[Your assignment] Starting at the first line of the data, print every line up to and including the one with "Emu Photographs Weekender Tote Bags", but no pictures.

[Data for the task]
*** Begin section ***

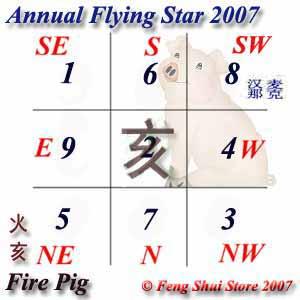 Annual Flying stars 2007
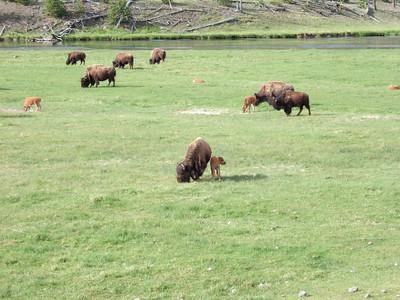 Sur la route vers Madison, nos traditionnels bisons...On en verra des centaines!!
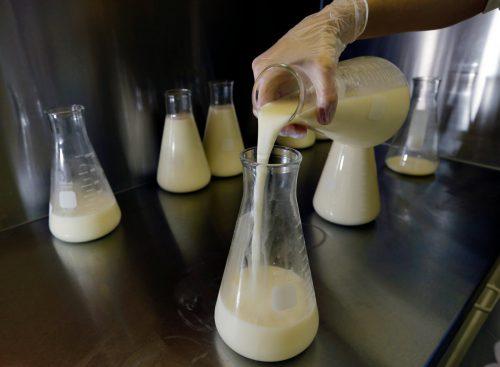 За полгода Роспотребнадзор Коми выявил семь фактов фальсификации сыра, масла и молока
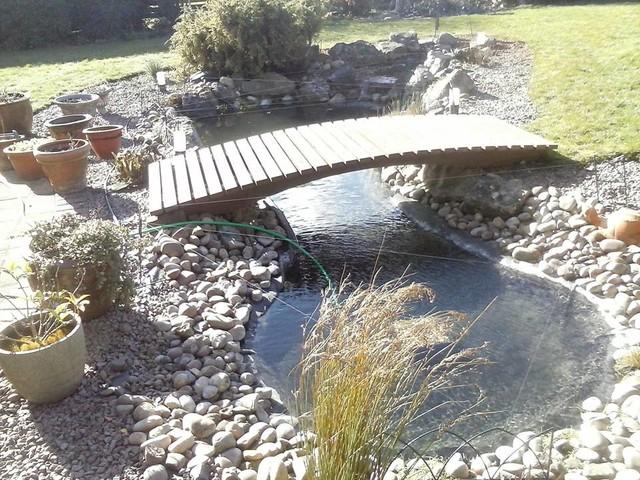 Pond clean liner repair uv replace plants replanted for Pond liner repair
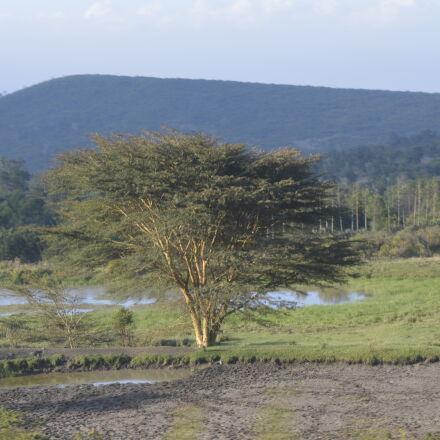 scenery, shrub, tree, Nikon D3200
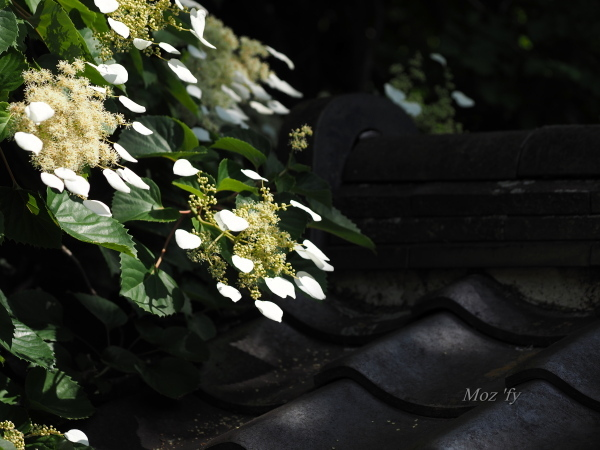 P6020119-12.jpg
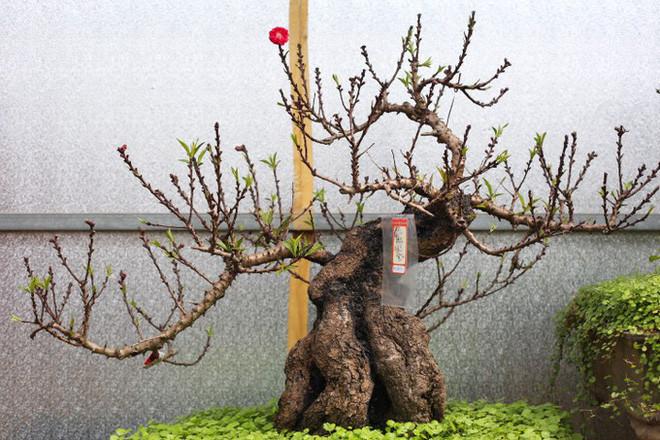 Đào Thất Thốn là loại đào cổ, hiếm và rất đắt đỏ.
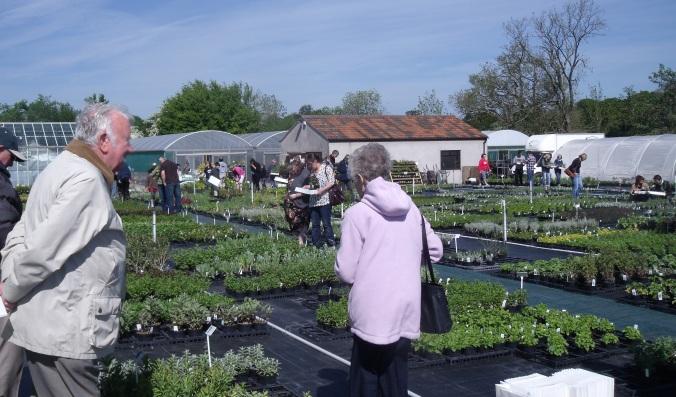 Happy herbs & happy visitors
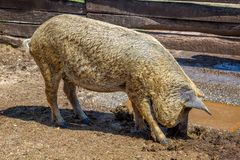 Typical And Special Hungarian Pig Specie Mangalica, That Means Whose Meat Contains Very Little Cholesterol Stock Image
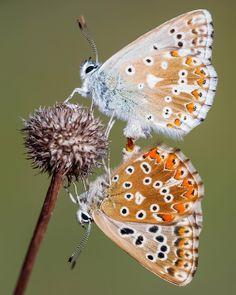 530 отметок «Нравится», 9 комментариев — Adam Gor (@goradam) в Instagram: «#polyommatus #coridon #butterfly #kelebek #lepidoptera #insect #lycaenidae #art #nature #macro…»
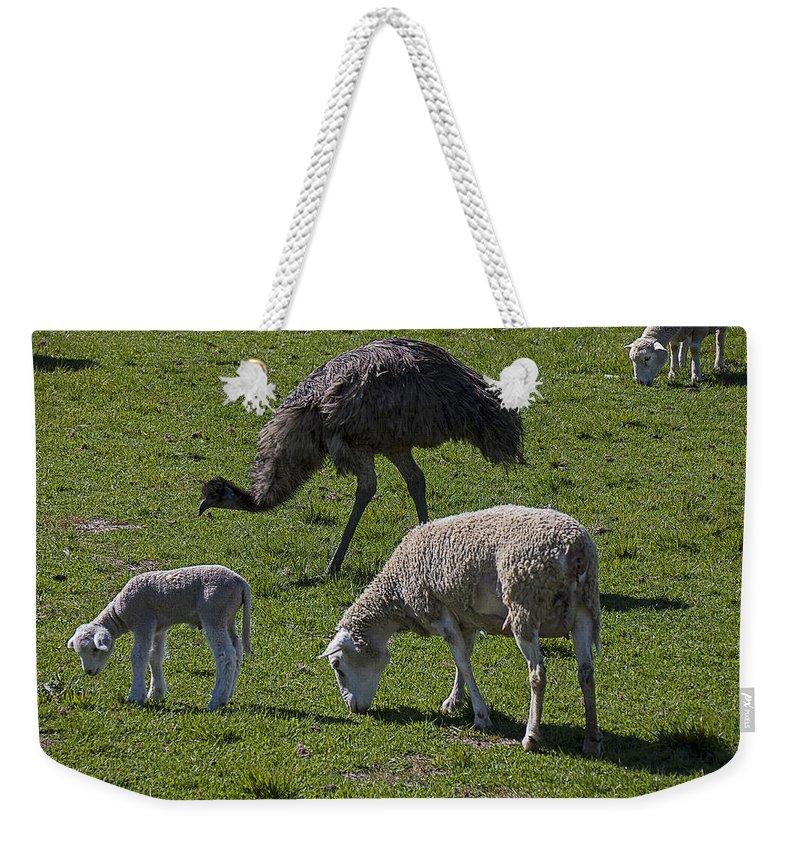 Emu Photographs Weekender Tote Bags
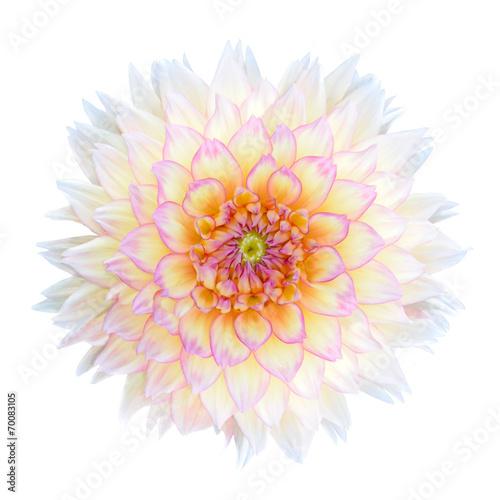 Poster de jardin Dahlia White Chrysanthemum Flower with Purple Center Isolated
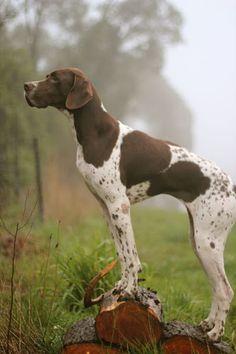Completamento seducido por este perro. G+, Maria Regina Pitte Monteiro.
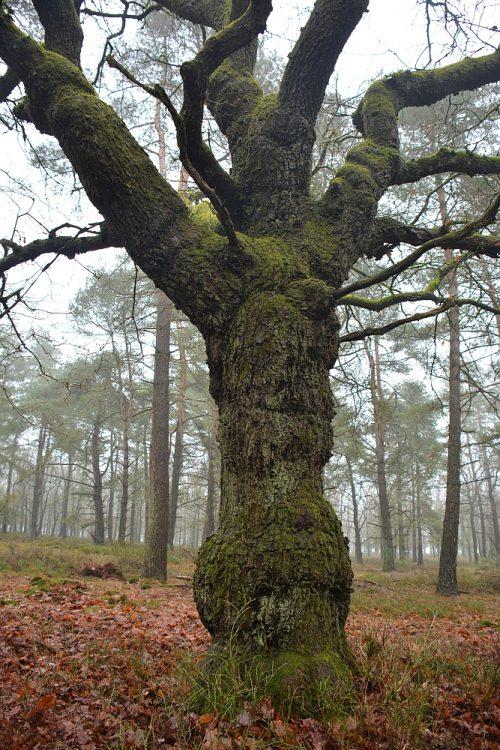 kronkelige boom op de Veluwe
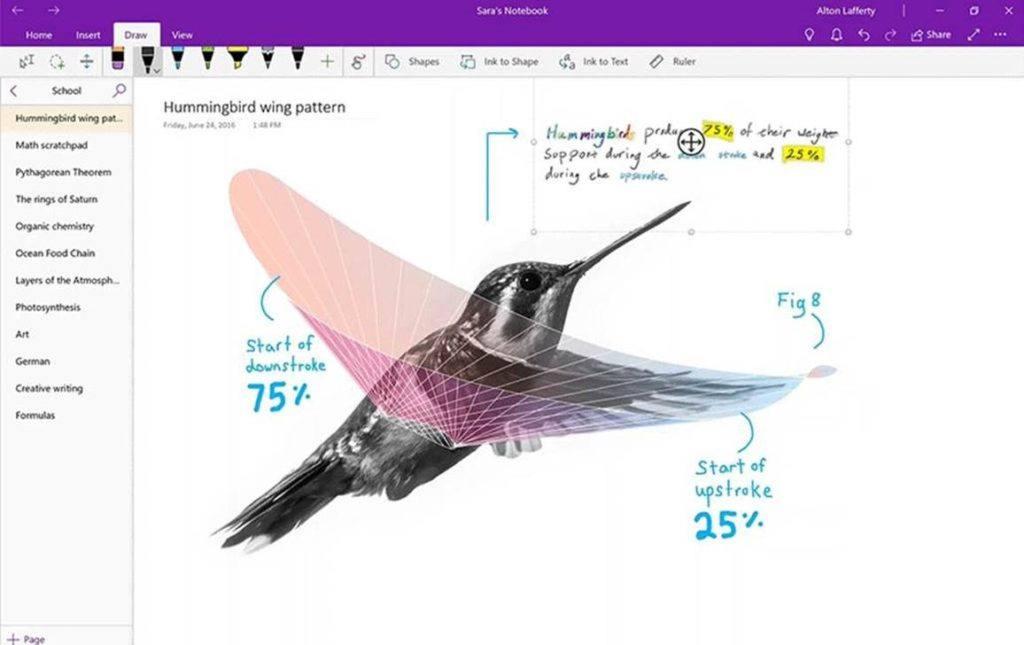 Screenshot von OneNote für Windows 10 / der OneNote UWP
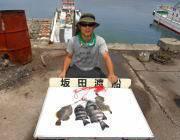 黒島の磯でイシダイ2枚のほか良型カワハギもキャッチ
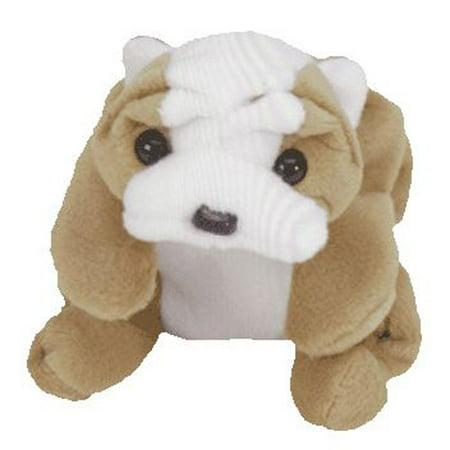 TY Beanie Baby - WRINKLES the Bull Dog (8 inch)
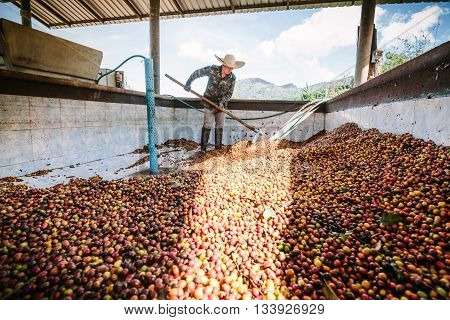Chiang Rai, Thailand - November 18, 2015: Man from Thailand works with equipment on  on a coffee factory at Doi Chang , Chiang Rai, Thailand.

*** End section ***

[Response to the exercise]
 Annual Flying stars 2007
 Sur la route vers Madison, nos traditionnels bisons...On en verra des centaines!!
 За полгода Роспотребнадзор Коми выявил семь фактов фальсификации сыра, масла и молока
 Pond clean liner repair uv replace plants replanted for Pond liner repair
 scenery, shrub, tree, Nikon D3200
 P6020119-12.jpg
 Đào Thất Thốn là loại đào cổ, hiếm và rất đắt đỏ.
 Happy herbs & happy visitors
 Typical And Special Hungarian Pig Specie Mangalica, That Means Whose Meat Contains Very Little Cholesterol Stock Image
 530 отметок «Нравится», 9 комментариев — Adam Gor (@goradam) в Instagram: «#polyommatus #coridon #butterfly #kelebek #lepidoptera #insect #lycaenidae #art #nature #macro…»
 Emu Photographs Weekender Tote Bags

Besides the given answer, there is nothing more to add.